_SOURCE EXCERPT_:
◆ ◆ ◆ ◆ ◆ ◆ ◆
2277 Plaza Drive, Ste. 500
Sugar Land, Texas 77479
Attn: Edmund S. Gross
All such written communications shall be deemed to have been given when
received. Any party may change its facsimile number or its address to which
communications hereunder are to be delivered by giving the other parties hereto
notice in the manner then set forth.
          8. Modification of Agreement; Governing Law. No provision of this
Agreement may be modified, waived or discharged unless such waiver, modification
or discharge is agreed to in writing and signed by the parties hereto. No waiver
by either party hereto at any time of any breach by the other party hereto, or
compliance with, any condition or provision of this Agreement to be performed by
such other party shall be deemed a waiver of similar or dissimilar provisions or
conditions at the same or at any prior or subsequent time. The validity,
interpretation, construction and performance of this Agreement shall be governed
by the laws of the state of Delaware without regard to its conflicts of law
principles.
◆ ◆ ◆ ◆ ◆ ◆ ◆
_RECORDED DATA_:
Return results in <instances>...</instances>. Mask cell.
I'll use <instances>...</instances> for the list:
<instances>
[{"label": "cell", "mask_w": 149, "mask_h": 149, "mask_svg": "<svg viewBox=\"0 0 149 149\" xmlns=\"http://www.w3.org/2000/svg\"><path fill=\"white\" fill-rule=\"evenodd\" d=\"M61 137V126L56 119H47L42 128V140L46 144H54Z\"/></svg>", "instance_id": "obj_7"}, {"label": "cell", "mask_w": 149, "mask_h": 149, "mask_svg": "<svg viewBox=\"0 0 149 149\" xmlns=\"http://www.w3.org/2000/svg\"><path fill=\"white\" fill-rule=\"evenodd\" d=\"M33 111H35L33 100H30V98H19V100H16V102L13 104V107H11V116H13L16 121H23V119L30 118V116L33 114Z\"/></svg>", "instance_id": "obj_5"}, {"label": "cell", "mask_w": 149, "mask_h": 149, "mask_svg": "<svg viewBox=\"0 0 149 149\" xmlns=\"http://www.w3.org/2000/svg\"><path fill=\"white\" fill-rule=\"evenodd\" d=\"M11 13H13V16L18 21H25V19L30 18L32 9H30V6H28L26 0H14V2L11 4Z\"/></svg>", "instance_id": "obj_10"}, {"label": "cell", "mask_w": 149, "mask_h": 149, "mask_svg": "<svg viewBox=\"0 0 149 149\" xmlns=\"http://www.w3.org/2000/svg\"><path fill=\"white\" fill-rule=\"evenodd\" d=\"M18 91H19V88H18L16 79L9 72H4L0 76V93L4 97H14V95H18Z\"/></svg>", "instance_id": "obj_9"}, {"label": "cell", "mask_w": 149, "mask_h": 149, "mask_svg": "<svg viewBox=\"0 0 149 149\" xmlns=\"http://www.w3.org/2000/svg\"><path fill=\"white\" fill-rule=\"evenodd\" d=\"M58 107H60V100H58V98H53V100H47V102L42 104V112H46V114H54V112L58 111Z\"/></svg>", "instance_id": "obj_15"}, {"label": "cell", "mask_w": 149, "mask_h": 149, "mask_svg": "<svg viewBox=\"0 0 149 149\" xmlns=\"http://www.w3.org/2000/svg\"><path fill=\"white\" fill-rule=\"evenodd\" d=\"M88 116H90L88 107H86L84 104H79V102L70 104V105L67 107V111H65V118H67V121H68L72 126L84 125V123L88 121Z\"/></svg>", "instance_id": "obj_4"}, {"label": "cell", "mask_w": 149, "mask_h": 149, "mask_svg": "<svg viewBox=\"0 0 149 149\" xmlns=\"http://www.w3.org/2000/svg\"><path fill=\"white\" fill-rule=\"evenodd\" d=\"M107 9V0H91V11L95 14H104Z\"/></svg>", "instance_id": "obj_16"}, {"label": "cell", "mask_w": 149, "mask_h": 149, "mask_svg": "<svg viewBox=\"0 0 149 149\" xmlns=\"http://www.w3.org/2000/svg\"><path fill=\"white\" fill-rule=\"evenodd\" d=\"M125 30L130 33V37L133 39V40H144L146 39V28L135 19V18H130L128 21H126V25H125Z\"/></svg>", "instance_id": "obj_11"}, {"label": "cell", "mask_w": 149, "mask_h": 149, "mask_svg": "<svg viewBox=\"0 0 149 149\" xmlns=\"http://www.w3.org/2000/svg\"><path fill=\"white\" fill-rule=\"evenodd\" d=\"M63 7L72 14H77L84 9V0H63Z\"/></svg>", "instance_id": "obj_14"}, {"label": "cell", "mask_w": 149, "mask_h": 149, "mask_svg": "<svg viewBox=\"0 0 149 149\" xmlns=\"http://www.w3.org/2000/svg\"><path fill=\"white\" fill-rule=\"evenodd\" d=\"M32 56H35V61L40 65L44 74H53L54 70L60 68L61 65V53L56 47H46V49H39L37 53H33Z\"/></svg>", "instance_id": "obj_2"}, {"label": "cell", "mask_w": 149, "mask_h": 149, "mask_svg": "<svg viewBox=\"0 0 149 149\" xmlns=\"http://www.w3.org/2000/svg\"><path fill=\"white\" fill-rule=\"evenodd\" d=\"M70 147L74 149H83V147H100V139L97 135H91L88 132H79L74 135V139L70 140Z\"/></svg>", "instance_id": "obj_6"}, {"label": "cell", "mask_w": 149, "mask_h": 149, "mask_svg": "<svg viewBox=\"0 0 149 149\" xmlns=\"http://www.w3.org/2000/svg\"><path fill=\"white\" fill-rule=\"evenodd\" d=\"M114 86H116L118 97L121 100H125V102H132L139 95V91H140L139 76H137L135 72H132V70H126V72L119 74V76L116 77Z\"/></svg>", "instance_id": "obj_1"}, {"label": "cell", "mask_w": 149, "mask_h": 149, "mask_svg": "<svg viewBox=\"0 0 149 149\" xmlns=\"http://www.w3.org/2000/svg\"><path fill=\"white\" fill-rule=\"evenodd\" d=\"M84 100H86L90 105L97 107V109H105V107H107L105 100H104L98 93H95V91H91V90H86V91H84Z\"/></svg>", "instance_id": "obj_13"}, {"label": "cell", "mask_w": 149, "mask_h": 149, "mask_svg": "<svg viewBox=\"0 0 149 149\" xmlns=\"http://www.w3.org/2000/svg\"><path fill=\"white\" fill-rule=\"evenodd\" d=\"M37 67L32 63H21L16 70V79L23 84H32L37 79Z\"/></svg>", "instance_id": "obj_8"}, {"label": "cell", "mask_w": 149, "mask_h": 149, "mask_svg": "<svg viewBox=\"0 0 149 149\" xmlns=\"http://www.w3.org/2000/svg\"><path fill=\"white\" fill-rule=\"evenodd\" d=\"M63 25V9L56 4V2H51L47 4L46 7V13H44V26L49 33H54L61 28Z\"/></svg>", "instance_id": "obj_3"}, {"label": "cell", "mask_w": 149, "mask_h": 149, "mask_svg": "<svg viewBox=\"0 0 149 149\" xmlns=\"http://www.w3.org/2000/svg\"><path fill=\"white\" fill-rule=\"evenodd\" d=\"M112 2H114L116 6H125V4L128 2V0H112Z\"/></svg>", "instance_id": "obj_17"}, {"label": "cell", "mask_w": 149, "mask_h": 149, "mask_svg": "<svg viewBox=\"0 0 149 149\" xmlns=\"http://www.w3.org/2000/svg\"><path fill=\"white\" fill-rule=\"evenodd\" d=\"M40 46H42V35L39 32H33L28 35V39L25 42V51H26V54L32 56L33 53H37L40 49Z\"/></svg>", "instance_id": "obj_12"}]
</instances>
◆ ◆ ◆ ◆ ◆ ◆ ◆
_AIM OF THE EXERCISE_:
According to the agreement excerpt, which four aspects of the Agreement are governed by the laws of the state of Delaware? List them. You won't need the listing.

_TASK ANSWER_:
- Validity
- Interpretation
- Construction
- Performance